TEXTE FOURNI:
Cette description n'est qu'une façon pour l'hypnose de se présenter comme un travail thérapeutique en soi. La crise par la cure hypnotique (rester longtemps plongé dans un état d'hypnose chaque jour) en fut une autre par le passé. Et d'autres encore existent.

Pourquoi est-il si important de réhabiliter l'effet thérapeutique de l'hypnose in se ?
Aujourd'hui, différentes disciplines se disputent l’exclusivité de l'hypnothérapie. Les médecins voudraient que seuls les titulaires d'un doctorat en médecine soit autorisés à pratiquer l'hypnose. Les lobby de psychothérapeutes qui ont déjà réussi à mettre la main sur ce titre essaient de limiter l'usage du terme de thérapeute (fonction sociale) et de condamner l'usage du titre d'hypnothérapeute par des personnes n'étant pas citées au registre des psychothérapeutes (la candidature à ce registre implique la signature d'une charte restreignant l'indépendance professionnelle et morale des praticiens et en particulier dans la pratique d'une discipline comme l'hypnothérapie).

DONNÉES FOURNIES:

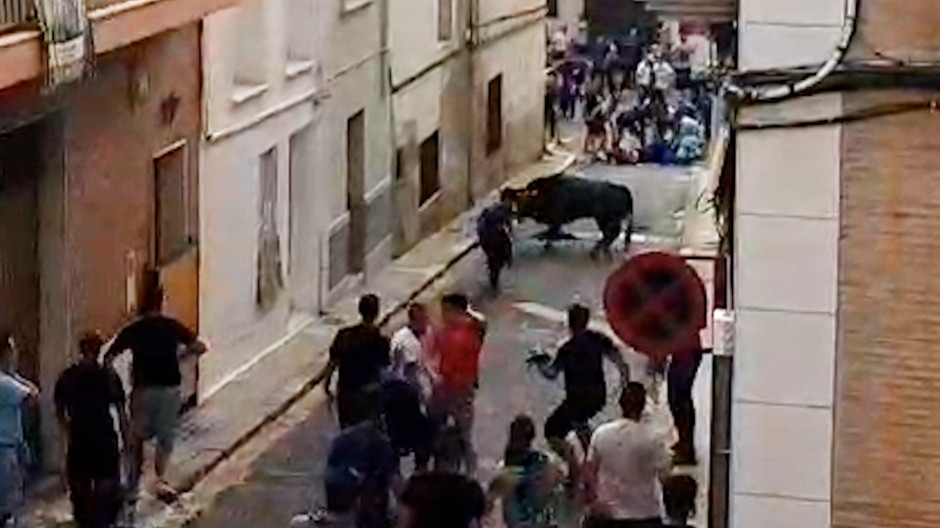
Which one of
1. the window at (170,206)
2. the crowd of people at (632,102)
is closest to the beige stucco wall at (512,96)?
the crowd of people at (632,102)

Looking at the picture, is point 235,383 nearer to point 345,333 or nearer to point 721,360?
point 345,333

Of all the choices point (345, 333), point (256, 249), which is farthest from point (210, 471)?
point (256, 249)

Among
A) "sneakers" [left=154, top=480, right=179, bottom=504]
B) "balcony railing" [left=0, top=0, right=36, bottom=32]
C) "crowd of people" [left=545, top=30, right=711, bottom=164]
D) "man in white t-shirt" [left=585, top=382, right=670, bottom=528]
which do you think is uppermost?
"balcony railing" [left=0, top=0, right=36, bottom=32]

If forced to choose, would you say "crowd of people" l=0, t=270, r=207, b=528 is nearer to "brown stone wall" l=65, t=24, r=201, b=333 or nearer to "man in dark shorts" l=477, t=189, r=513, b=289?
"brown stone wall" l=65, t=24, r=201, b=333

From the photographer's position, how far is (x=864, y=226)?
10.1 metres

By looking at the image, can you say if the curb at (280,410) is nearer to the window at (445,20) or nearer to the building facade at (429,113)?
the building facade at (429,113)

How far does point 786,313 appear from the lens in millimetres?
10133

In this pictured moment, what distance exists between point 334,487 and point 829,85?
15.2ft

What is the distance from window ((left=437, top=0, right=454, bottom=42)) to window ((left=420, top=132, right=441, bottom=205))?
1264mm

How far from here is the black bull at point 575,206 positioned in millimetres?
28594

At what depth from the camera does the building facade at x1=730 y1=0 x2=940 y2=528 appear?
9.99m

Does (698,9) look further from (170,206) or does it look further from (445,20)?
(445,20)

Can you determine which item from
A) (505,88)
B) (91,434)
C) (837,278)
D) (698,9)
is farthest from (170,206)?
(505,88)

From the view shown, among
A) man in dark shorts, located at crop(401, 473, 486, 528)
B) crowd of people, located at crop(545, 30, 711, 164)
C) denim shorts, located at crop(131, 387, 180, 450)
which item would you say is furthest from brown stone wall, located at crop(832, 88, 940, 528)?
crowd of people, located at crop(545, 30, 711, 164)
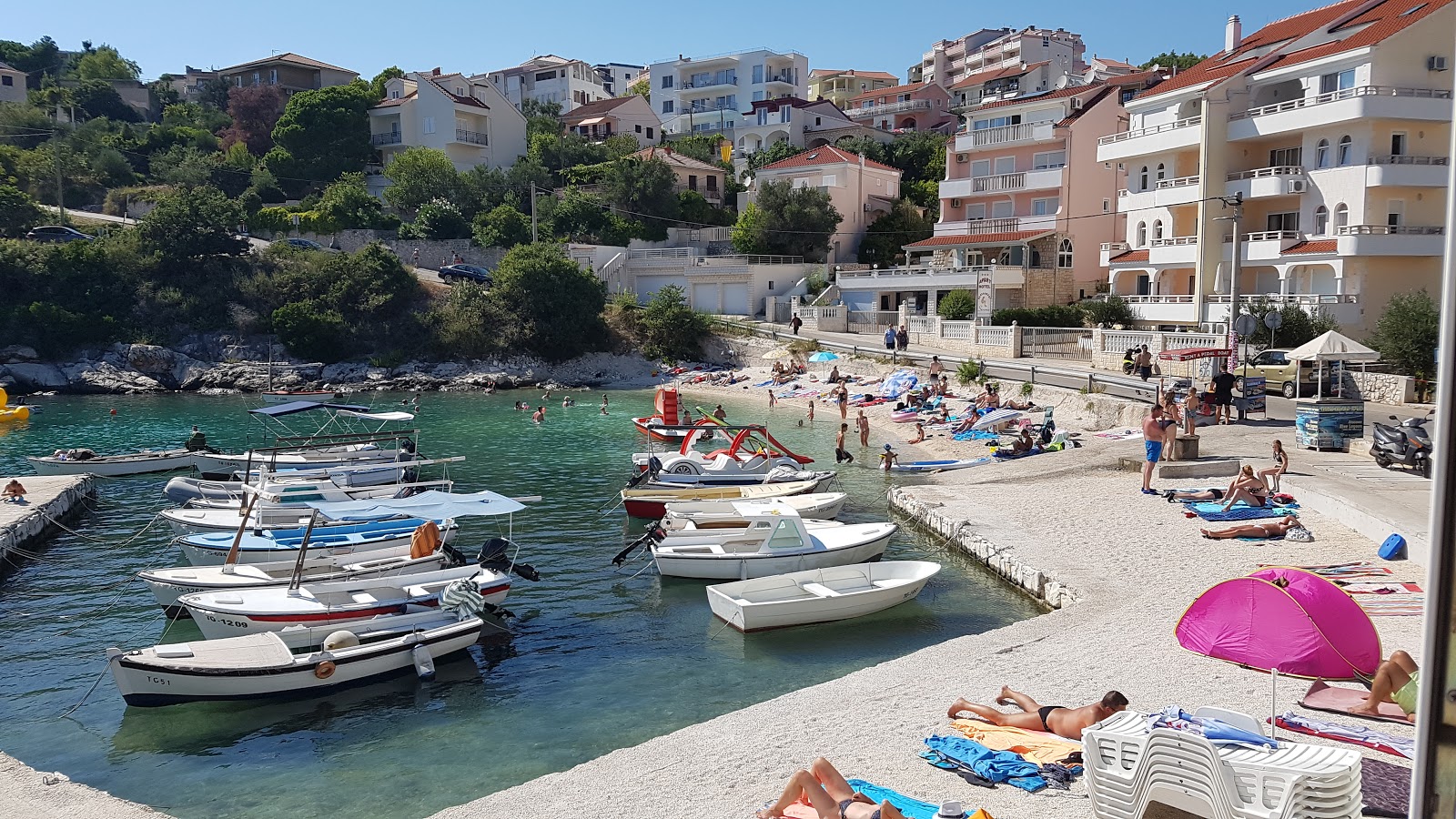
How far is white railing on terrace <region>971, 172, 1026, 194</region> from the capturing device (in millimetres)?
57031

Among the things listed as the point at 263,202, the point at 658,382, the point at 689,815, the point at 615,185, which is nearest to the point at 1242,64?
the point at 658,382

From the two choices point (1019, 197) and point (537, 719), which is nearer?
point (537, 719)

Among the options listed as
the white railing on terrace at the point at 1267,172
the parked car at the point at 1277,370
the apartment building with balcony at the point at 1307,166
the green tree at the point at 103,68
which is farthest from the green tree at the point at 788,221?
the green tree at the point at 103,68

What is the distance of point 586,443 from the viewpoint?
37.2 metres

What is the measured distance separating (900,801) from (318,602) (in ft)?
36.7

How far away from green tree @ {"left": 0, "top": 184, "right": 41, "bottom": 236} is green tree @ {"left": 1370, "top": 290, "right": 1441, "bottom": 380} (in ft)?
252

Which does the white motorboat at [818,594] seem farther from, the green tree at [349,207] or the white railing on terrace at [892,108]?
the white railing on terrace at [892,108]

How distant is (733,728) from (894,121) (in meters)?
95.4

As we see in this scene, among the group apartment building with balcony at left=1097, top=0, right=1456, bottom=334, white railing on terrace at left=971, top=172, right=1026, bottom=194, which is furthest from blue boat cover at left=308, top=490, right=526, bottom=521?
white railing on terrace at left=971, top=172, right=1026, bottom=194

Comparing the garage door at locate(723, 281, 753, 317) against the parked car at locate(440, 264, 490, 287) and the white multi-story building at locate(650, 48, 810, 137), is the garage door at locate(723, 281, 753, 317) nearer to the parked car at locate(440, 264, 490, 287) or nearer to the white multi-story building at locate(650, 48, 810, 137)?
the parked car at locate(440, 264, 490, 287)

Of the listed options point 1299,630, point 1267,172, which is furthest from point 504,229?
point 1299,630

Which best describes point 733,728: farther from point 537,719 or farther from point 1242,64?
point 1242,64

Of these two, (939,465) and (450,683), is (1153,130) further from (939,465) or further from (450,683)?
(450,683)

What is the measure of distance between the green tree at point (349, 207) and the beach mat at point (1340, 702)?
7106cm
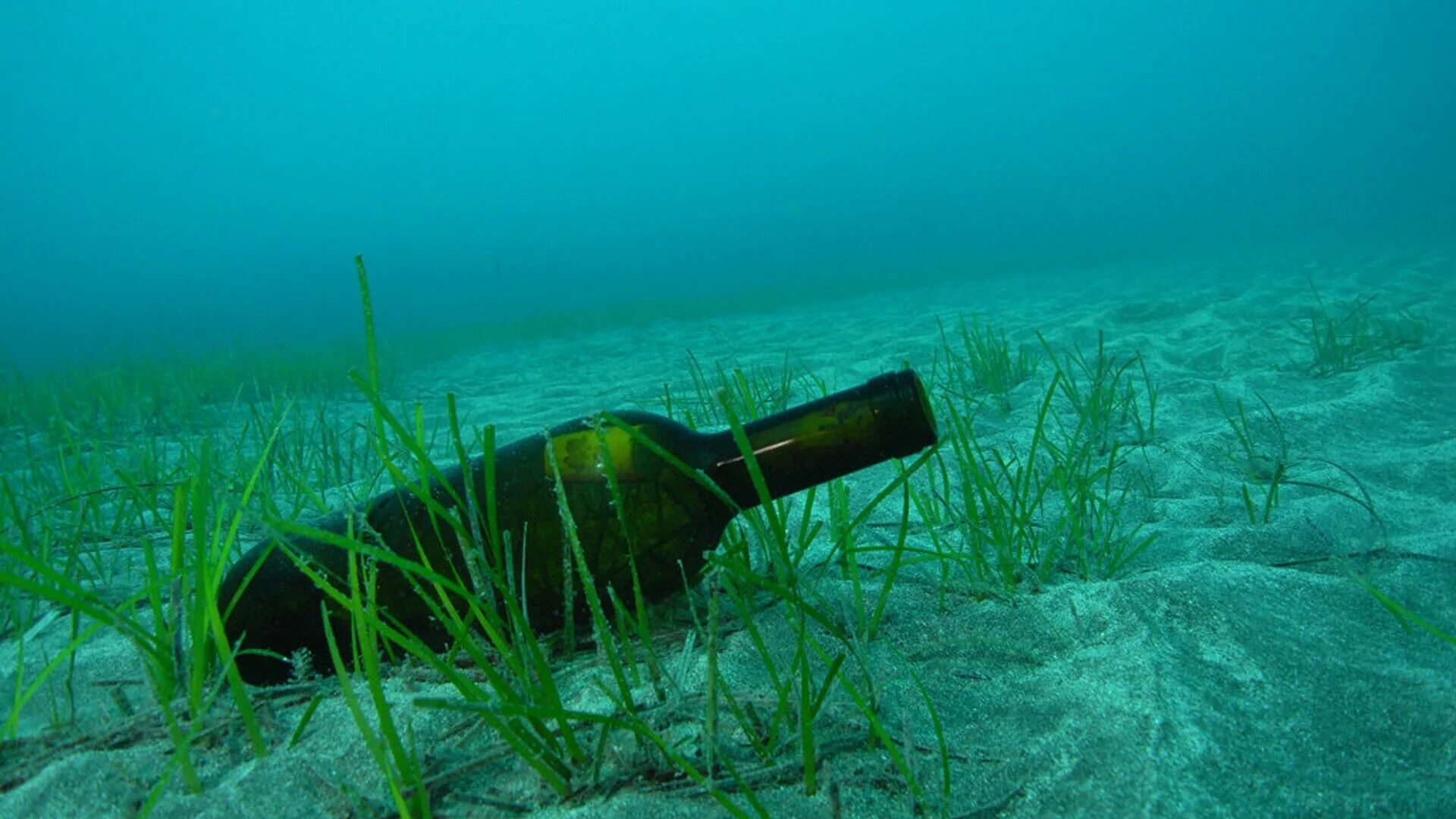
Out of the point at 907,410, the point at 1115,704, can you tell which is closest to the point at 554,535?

CONSIGNE:
Relevez tous les passages placés entre parenthèses dans le texte sur l'hypnose.

CORRIGÉ:
- rester longtemps plongé dans un état d'hypnose chaque jour
- fonction sociale
- la candidature à ce registre implique la signature d'une charte restreignant l'indépendance professionnelle et morale des praticiens et en particulier dans la pratique d'une discipline comme l'hypnothérapie